Le procès à la Cour suprême espagnole examine les irrégularités présumées dans les achats de masques pendant la pandémie au ministère des Transports, impliquant l'ancien ministre José Luis Ábalos et son conseiller Koldo García.

Patricia Uriz, qui n'a jamais été mariée à García, a demandé que son image ne soit pas diffusée. Elle a expliqué qu'elle conservait environ 10 000 euros en liquide dans l'armoire de la maison pour les dépenses courantes, somme atteignant 13 000 euros lorsque la Guardia Civil a perquisitionné le domicile. Elle gérait les remboursements des dépenses d'Ábalos et de García au ministère, au siège du PSOE à Ferraz, ainsi que des affaires personnelles, collectant des enveloppes d'argent liquide et exigeant des reçus pour tous les paiements, a-t-elle témoigné.

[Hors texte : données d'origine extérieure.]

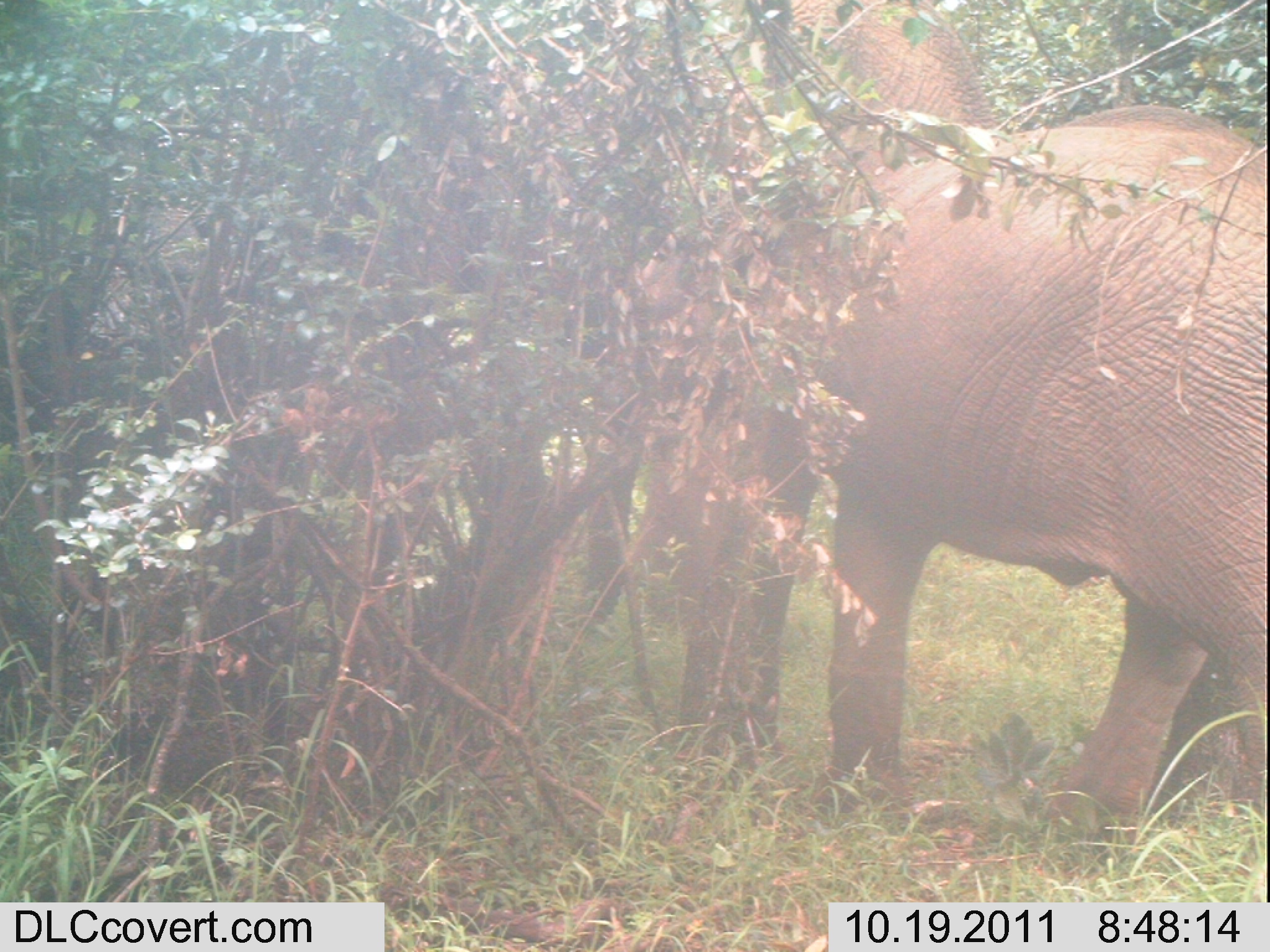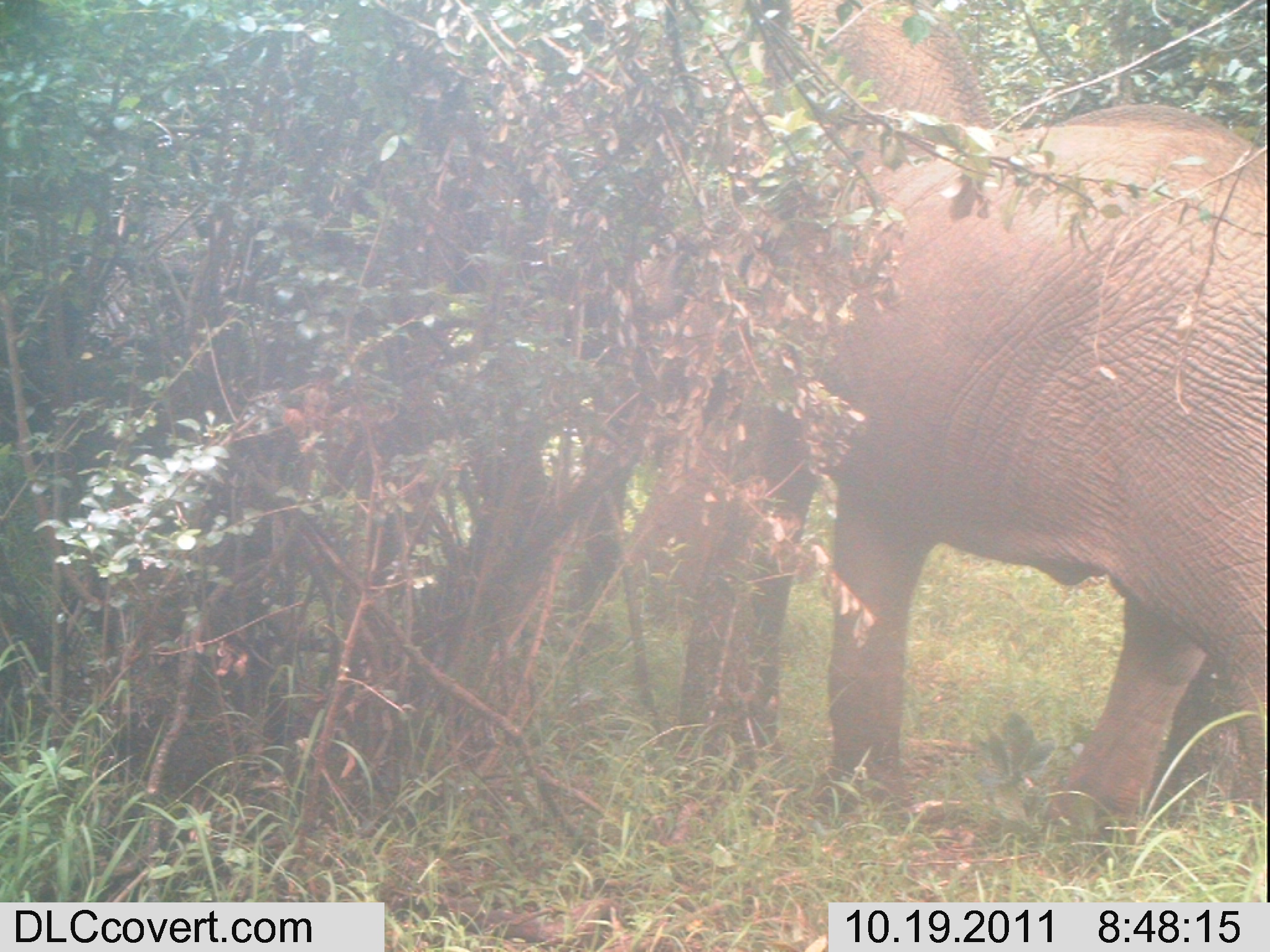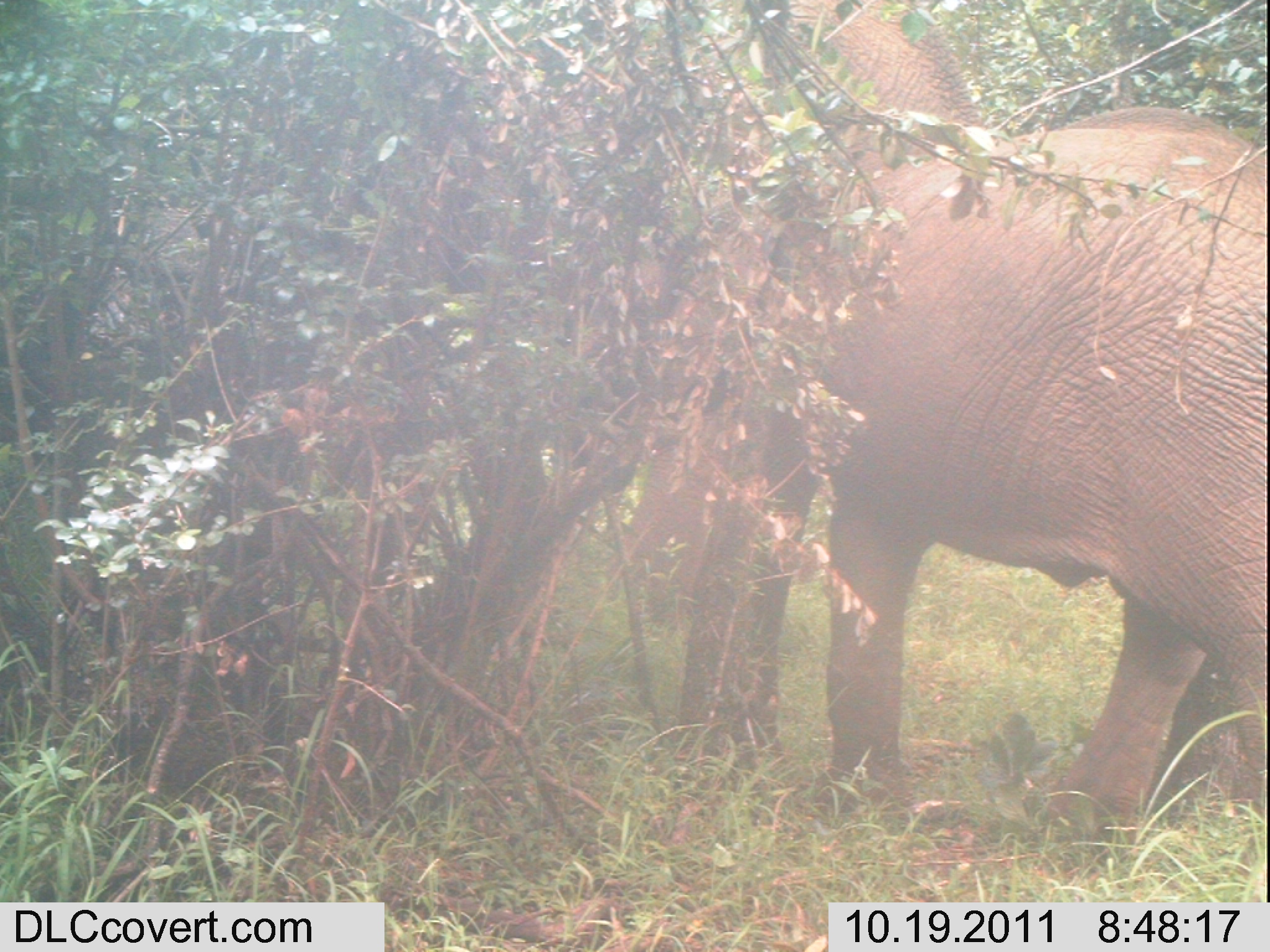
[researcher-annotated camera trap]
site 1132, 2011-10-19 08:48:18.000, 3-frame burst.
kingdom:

L'avocat de l'accusation populaire l'a interrogée sur des messages WhatsApp où García mentionnait « 2 000 chistorras », ce qu'elle a nié reconnaître. García avait prétendu qu'il s'agissait littéralement de saucisses.

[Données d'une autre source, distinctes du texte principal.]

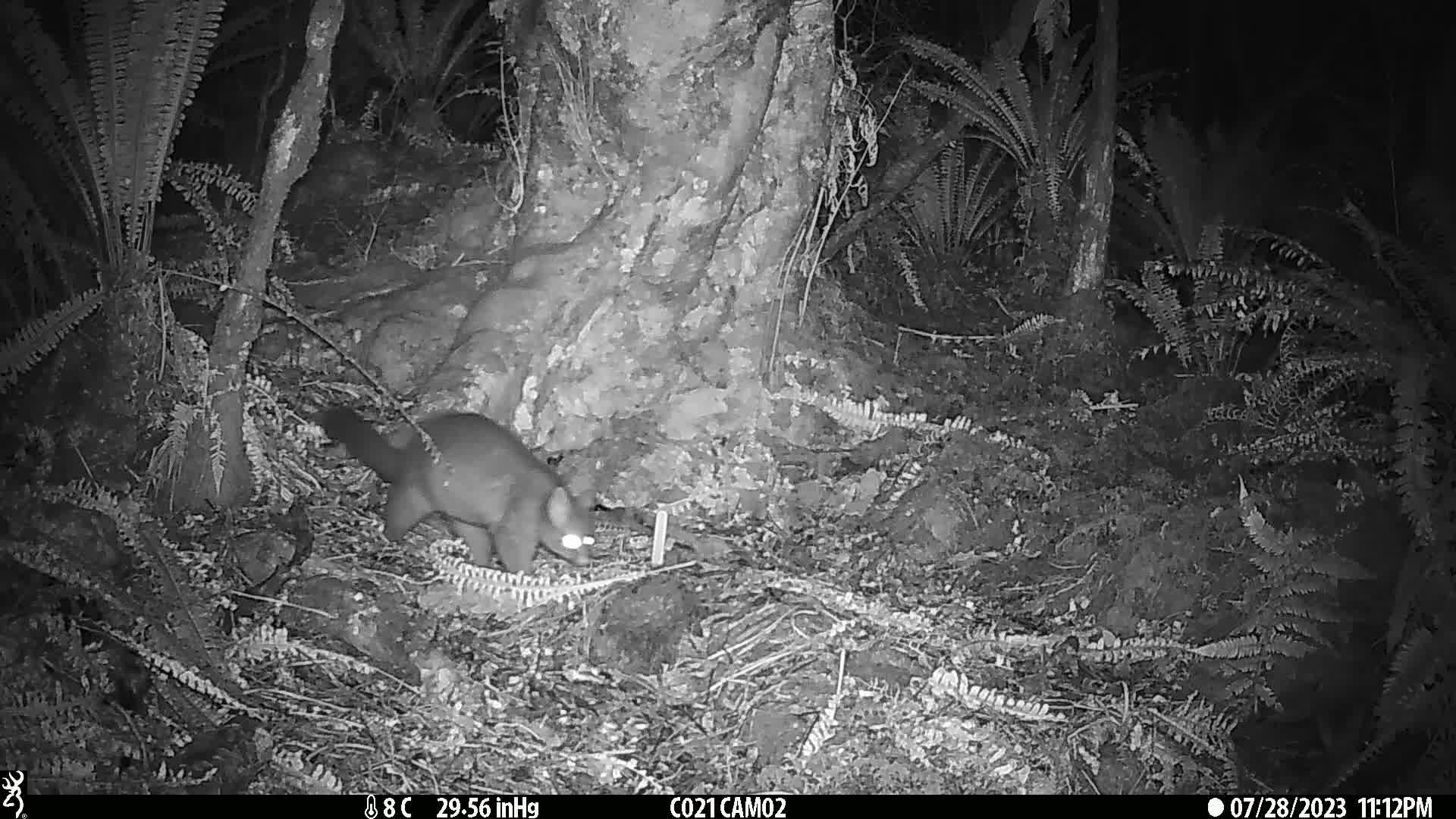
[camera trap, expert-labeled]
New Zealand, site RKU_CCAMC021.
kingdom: Animalia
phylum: Chordata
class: Mammalia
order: Diprotodontia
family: Phalangeridae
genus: Trichosurus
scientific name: Trichosurus vulpecula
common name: common brushtail possum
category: possum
Possum (common brushtail possum) (Trichosurus vulpecula).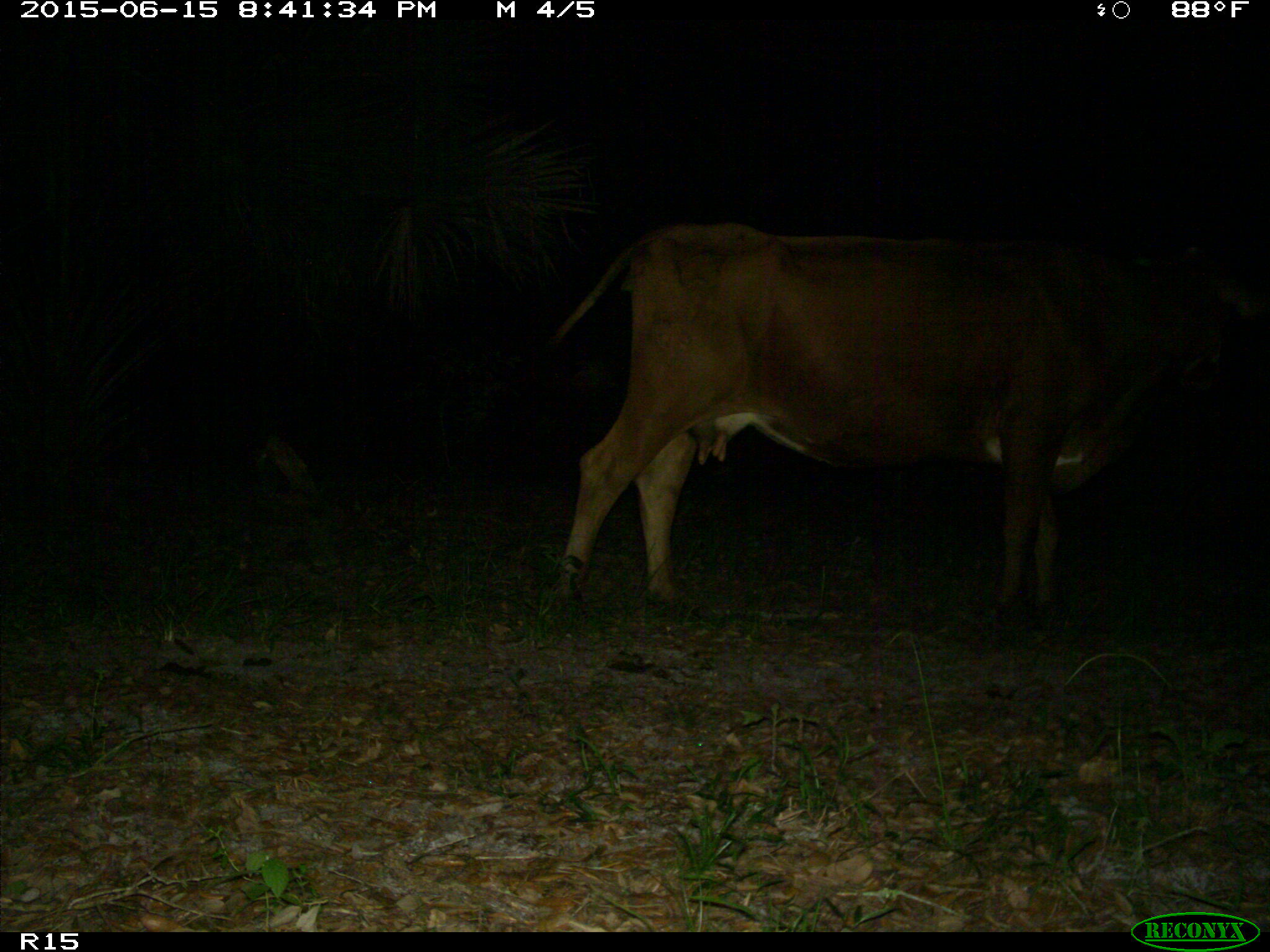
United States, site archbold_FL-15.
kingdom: Animalia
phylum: Chordata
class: Mammalia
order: Artiodactyla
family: Bovidae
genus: Bos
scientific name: Bos taurus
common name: domestic cow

D'autres témoins, dont Jésica Rodríguez, l'ancienne compagne d'Ábalos, et l'agent immobilier Manuel Pérez Vilariño, ont également témoigné avec des images protégées. Vilariño a évalué un pot-de-vin potentiel destiné à Ábalos sous la forme d'une location de chalet, le jugeant non rentable, selon des témoignages rapportés par EL PAÍS.

Ce que les gens disent

Les discussions sur X se concentrent sur le témoignage de Patricia Uriz lors du procès de l'affaire des masques Koldo, où elle a nié reconnaître les messages WhatsApp sur les « chistorras » comme faisant référence à de l'argent liquide et a affirmé qu'elle gérait des remboursements légitimes pour les dépenses du PSOE et du ministère. Les réactions sceptiques se moquent des trous de mémoire des témoins et de leurs identités protégées, certains qualifiant le procès de cirque. Les journalistes rapportent ses explications liant l'argent liquide aux dépenses électorales, tandis que d'autres défendent la légalité des transactions. Les sentiments vont d'une critique envers le PSOE à un rapport neutre.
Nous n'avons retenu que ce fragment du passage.